What would you say is the mission of the IB and its relevance in the currenteducation scenario?
We aim to develop inquiring, knowledgeable and caring young people who help create a better and more peaceful world, through intercultural understanding and respect.
In today’s hyper-globalised education landscape, where there is a danger of the richness of geographies and cultures being lost in bits an bytes, the IB insists that we acknowledge and understand humans first and use information to address issues that matter.
The IB programmes encourage a joy of learning which many parents, students and teachers welcome as a viable alternative to existing programmes.
What sets the IB apart from existing systems?
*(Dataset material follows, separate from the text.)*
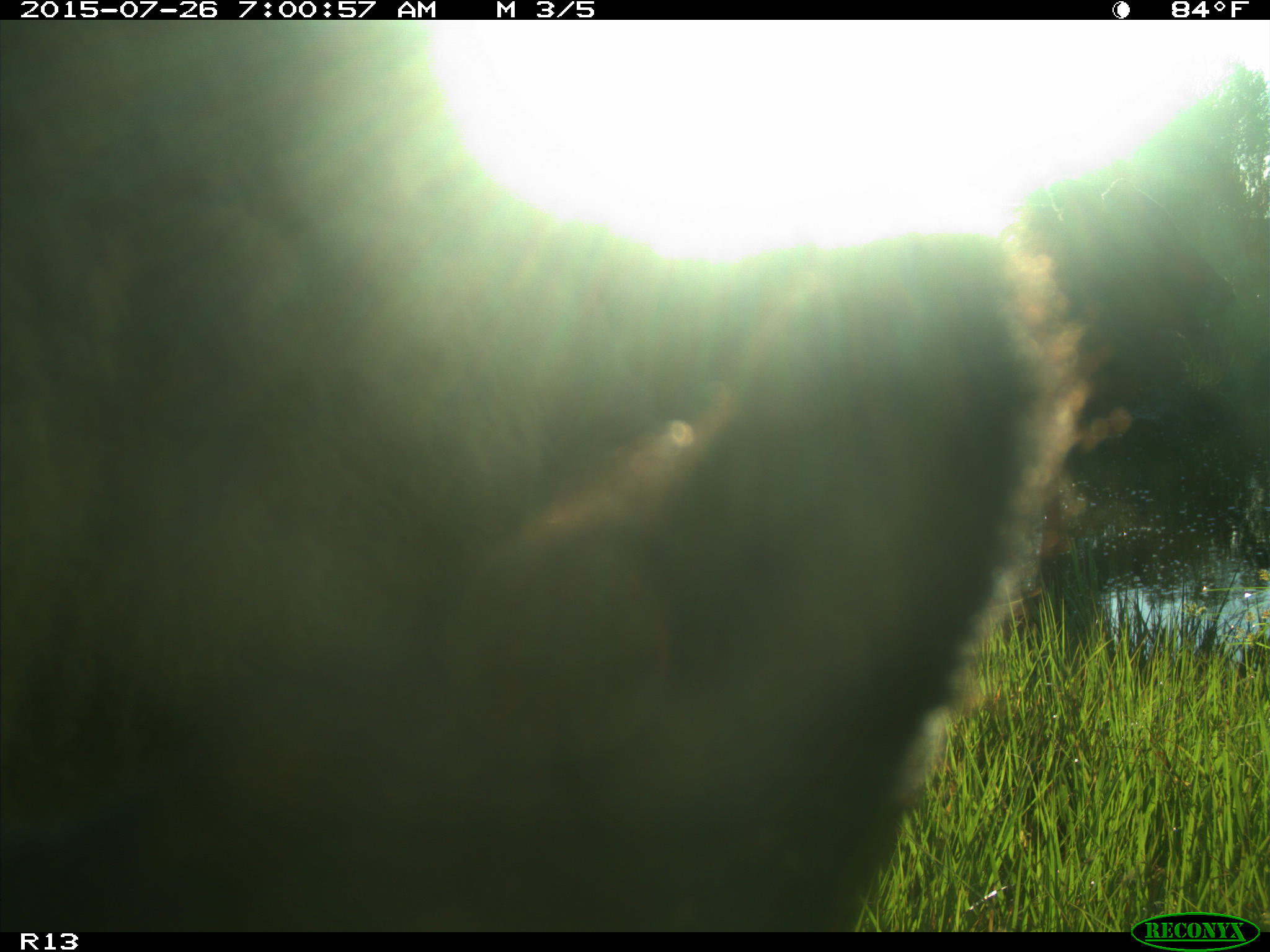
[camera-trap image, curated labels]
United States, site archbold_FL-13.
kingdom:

Our programmes develop the agility and imagination needed to contribute to a complex world by strengthening a students ability to analyze, form questions and present their ideas to their peers and adults—to create change where they see change needed. It enables students to connect learning to real issues and to learn (rather than master test taking). The IB programmes ask for disciplined inquiry into established bodies of knowledge and into potentially complex problems. Principled action through practical, real-world experience prepares a student to be a leader where and when needed. Action may involve learning by doing, asking for change through advocacy, and doing so by educating self and others.
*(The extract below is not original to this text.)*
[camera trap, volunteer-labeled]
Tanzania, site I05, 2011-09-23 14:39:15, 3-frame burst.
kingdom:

Through inquiry, action and reflection, IB programmes develop a range of competencies and dispositions such as thinking, working with others, communicating, self-management and research. These ideas are embodied in the IB Learner Profile, a set of 10 attributes that we believe can help individuals and groups become responsible members of local, national and global communities.
The IB aims to create classrooms buzzing with students and teachers asking questions (big and small), doing and thinking. The learner, whether the student or the adult in the classroom, is prepped for a lifetime of learning, independently and in collaboration with others.
IB students are critical thinkers who can read deeply, write well and understand local and global needs. They are prepared to handle future environments, local or global, with confidence in their ability to learn.
Do the IB programmes in India differ from those in other countries?
Our standards are the same across the world. The programmes are designed to be taught from multiple perspectives and we stress the need for contextual teaching, beginning with the local and moving to the global. You cannot appreciate another culture if you don’t understand your own history and culture.
What can you tell us about the IB teaching methodology?
The IB’s teaching methodology changes as the age of the student changes. In the early years, teachers use methodologies that develop the cognitive capabilities of the children to enable them to ask better questions and make connections through the reading and writing skills they are gaining across themes, which best make sense to a young child individually and in groups.
At middle-school level, teachers challenge students to find meaning in the content they are learning, form stronger connections with the content they need to learn and go deep into the study of topics and world issues that matter to them personally.
At diploma level, students prepare for university by gaining deep disciplinary knowledge but also through developing cognitive connections across disciplines. More importantly, they gain intense research and powerful writing skills, which are needed in higher level college courses.
Why you think it has taken almost 40 years for the IB to gain ground in India and what you see as the future?
We imagine that the IB’s development in India follows its interest in the global economy. Growth of IB programmes increased with open economic policies in the mid-2000s and were concentrated in the economic centres of India – Mumbai and Bangalore. Since then, the number of programmes has grown rapidly and spread to cities such as Ahmedabad, Pune, and Bhopal.